Im Spiegel der Zuschauer
Tanzschaffende sehen sich gerne als diejenigen Kunstakteure, die am intensivsten inter- und transdisziplinär arbeiten. Sie versprechen die Überwindung von Genregrenzen und wollen darüber hinaus Modelle für trans- oder postnationale Gesellschaften vorstellen. Programmverantwortliche und Kuratoren wittern im Tanz daneben die Chance, eine Symbiose von U- und E-, von Premium- und Popkultur zu schaffen. Tanz erscheint idealerweise als «Kultur für alle», die sich über Milieus, Sprachen, Kulturen und Staaten hinweg erfahren und erschließen lasse.
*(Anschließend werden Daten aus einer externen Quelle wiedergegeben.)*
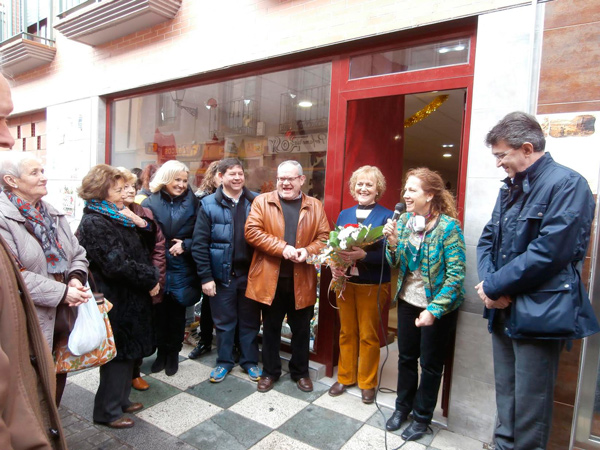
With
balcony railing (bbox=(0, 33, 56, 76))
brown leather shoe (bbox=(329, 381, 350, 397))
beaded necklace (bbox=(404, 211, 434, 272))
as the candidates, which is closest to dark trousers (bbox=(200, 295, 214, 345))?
brown leather shoe (bbox=(329, 381, 350, 397))

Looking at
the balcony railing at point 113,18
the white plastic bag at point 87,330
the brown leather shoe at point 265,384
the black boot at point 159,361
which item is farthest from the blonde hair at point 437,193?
the balcony railing at point 113,18

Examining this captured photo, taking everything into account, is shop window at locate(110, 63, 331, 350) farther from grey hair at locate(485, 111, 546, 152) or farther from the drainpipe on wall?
grey hair at locate(485, 111, 546, 152)

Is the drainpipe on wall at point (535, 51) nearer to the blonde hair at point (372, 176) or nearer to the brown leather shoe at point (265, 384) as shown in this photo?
the blonde hair at point (372, 176)

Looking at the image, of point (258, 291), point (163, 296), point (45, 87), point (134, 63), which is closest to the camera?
point (258, 291)

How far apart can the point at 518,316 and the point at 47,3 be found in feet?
29.4

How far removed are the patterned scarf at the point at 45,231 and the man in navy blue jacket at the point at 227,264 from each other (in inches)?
52.9

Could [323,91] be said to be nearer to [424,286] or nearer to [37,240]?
[424,286]

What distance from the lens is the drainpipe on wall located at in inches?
107

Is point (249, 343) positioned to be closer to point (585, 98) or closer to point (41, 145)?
point (585, 98)

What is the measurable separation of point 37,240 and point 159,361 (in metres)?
2.10

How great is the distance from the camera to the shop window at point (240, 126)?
171 inches

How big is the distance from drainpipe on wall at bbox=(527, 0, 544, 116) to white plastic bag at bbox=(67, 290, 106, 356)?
3.24m

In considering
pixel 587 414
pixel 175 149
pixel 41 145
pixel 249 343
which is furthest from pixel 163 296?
pixel 41 145

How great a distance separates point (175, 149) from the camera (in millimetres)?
6164
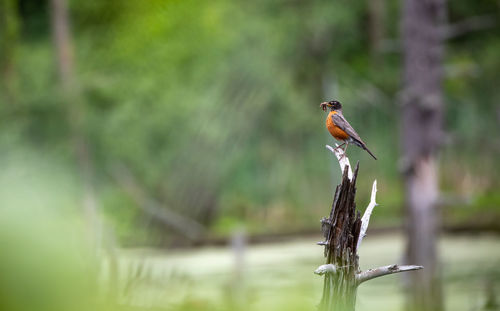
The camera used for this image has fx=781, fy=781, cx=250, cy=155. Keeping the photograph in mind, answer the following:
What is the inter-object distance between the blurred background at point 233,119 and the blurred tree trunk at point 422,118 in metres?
1.16

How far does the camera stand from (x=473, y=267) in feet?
32.5

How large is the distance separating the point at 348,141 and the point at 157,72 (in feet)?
45.5

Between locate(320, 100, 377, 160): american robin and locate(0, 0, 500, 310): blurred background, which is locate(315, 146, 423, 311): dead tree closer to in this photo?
locate(320, 100, 377, 160): american robin

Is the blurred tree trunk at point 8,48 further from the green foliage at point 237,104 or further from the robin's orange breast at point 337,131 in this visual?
the robin's orange breast at point 337,131

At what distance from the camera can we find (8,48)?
50.2 feet

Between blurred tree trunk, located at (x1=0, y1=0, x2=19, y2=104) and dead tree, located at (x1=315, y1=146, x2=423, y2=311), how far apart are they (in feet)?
45.6

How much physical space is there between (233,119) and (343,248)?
12.3 m

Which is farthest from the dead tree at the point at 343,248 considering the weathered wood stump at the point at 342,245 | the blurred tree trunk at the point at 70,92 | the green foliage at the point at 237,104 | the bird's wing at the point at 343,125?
the blurred tree trunk at the point at 70,92

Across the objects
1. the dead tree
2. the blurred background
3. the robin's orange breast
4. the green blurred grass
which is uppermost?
the blurred background

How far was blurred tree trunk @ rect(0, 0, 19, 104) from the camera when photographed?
49.9 ft

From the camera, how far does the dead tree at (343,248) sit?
2.16 m

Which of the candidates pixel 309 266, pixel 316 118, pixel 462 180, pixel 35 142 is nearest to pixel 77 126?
pixel 35 142

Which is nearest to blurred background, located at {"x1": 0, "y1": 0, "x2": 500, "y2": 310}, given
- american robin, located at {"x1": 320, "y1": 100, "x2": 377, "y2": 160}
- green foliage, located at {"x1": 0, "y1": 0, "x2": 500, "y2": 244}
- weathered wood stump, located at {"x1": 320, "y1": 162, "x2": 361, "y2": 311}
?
green foliage, located at {"x1": 0, "y1": 0, "x2": 500, "y2": 244}

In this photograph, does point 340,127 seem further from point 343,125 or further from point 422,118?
point 422,118
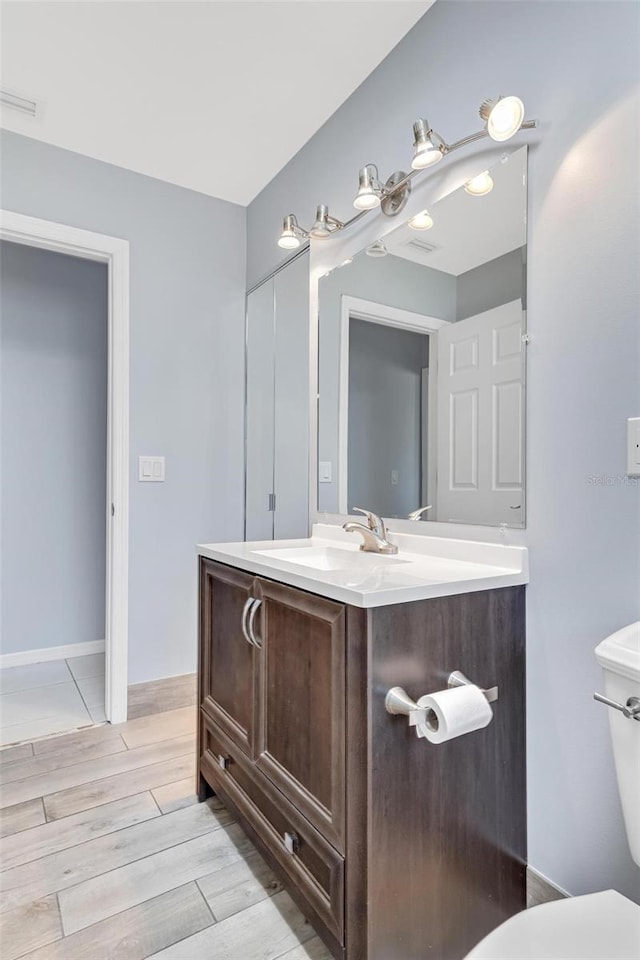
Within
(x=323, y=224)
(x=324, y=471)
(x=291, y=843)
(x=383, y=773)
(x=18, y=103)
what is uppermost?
(x=18, y=103)

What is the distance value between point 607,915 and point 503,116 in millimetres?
1467

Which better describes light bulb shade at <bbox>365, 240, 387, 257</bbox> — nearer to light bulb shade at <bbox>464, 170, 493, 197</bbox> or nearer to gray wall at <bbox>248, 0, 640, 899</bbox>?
light bulb shade at <bbox>464, 170, 493, 197</bbox>

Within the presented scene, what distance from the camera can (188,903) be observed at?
1209 mm

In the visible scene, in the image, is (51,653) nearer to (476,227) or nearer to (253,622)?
(253,622)

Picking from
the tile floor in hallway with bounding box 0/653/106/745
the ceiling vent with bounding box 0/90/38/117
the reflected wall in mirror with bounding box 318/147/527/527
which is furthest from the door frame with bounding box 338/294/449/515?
the tile floor in hallway with bounding box 0/653/106/745

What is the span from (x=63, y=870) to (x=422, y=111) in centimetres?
232

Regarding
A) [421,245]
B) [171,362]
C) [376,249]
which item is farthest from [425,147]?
[171,362]

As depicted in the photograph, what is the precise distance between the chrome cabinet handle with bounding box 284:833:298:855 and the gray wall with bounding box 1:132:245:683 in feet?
4.29

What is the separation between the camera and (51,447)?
297 cm

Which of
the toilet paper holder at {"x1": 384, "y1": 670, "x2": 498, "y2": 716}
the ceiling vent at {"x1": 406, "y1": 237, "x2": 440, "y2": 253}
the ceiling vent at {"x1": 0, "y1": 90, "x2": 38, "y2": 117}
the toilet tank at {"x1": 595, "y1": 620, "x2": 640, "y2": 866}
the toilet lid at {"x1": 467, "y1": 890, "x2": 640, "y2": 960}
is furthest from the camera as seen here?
the ceiling vent at {"x1": 0, "y1": 90, "x2": 38, "y2": 117}

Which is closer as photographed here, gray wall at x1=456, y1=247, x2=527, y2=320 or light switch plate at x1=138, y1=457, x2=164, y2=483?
gray wall at x1=456, y1=247, x2=527, y2=320

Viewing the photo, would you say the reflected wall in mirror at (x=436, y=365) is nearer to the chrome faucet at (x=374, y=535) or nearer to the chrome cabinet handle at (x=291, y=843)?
the chrome faucet at (x=374, y=535)

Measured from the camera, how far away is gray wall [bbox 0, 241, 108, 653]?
285 centimetres

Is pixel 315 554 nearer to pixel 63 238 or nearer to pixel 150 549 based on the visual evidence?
pixel 150 549
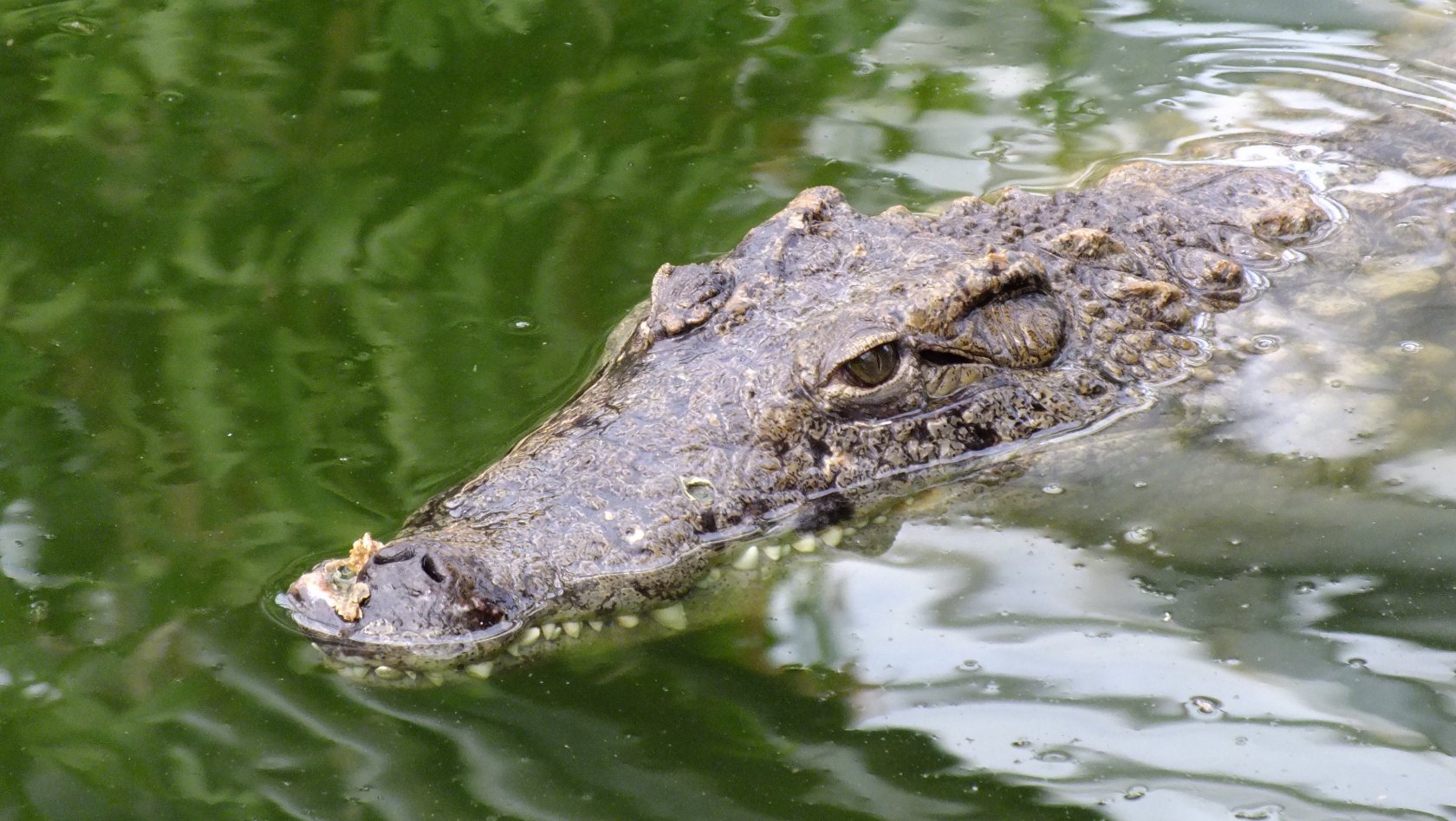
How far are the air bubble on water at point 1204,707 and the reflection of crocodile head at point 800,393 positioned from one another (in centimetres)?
103

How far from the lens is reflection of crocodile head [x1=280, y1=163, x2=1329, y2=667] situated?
3.59 metres

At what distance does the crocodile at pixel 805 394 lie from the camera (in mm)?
3592

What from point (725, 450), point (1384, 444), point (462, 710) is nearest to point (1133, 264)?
point (1384, 444)

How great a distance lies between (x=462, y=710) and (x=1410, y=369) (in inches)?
128

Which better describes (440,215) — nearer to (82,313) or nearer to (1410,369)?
(82,313)

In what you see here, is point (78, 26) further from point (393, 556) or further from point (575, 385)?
point (393, 556)

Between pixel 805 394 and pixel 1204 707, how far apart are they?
1.37 m

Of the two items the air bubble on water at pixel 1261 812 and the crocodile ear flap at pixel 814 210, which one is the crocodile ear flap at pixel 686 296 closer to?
the crocodile ear flap at pixel 814 210

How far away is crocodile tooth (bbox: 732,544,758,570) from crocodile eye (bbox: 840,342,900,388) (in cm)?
58

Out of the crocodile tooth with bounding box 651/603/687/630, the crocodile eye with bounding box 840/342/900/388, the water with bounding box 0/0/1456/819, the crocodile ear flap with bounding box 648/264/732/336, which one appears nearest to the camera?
the water with bounding box 0/0/1456/819

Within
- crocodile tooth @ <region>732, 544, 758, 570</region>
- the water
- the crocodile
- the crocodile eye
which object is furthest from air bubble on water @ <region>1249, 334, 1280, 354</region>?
crocodile tooth @ <region>732, 544, 758, 570</region>

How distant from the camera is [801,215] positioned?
14.8 ft

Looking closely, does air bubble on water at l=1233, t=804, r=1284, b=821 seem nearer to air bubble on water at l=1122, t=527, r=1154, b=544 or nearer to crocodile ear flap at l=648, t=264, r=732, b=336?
air bubble on water at l=1122, t=527, r=1154, b=544

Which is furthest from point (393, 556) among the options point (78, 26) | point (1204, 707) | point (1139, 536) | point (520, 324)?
point (78, 26)
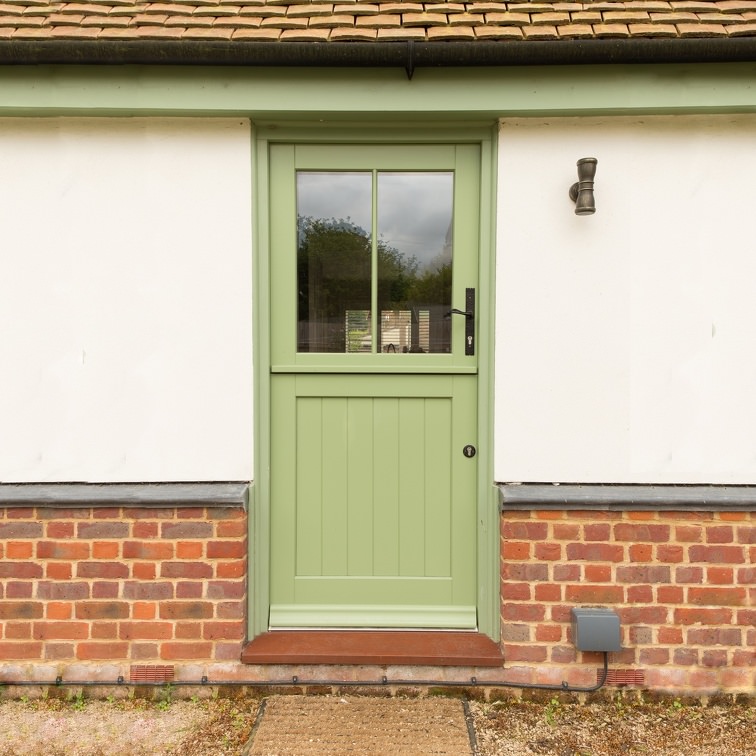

Aber stimmt das mit den Haltungen und Erwartungen des Tanzpublikums überein?
Aus den Studien des von mir geleiteten Zentrums für Audience Development in Berlin ergeben sich für die Tanzsparten an deutschen Bühnen zunächst einmal folgende Eckpunkte: Das Tanzpublikum ist jünger als in allen anderen Sparten – vom Kinder- und Jugendtheater mal abgesehen –, und es weist den größten Anteil weiblicher Besucher auf. Ähnlich hoch wie unter Durchschnittsbesuchern ist der Anteil von Akademikern.
Markant sind indes die Erwartungen der Tanzgänger an das, was sie zu sehen bekommen. Stärker als beim Theaterpublikum sind sie geprägt vom Wunsch nach hoher ...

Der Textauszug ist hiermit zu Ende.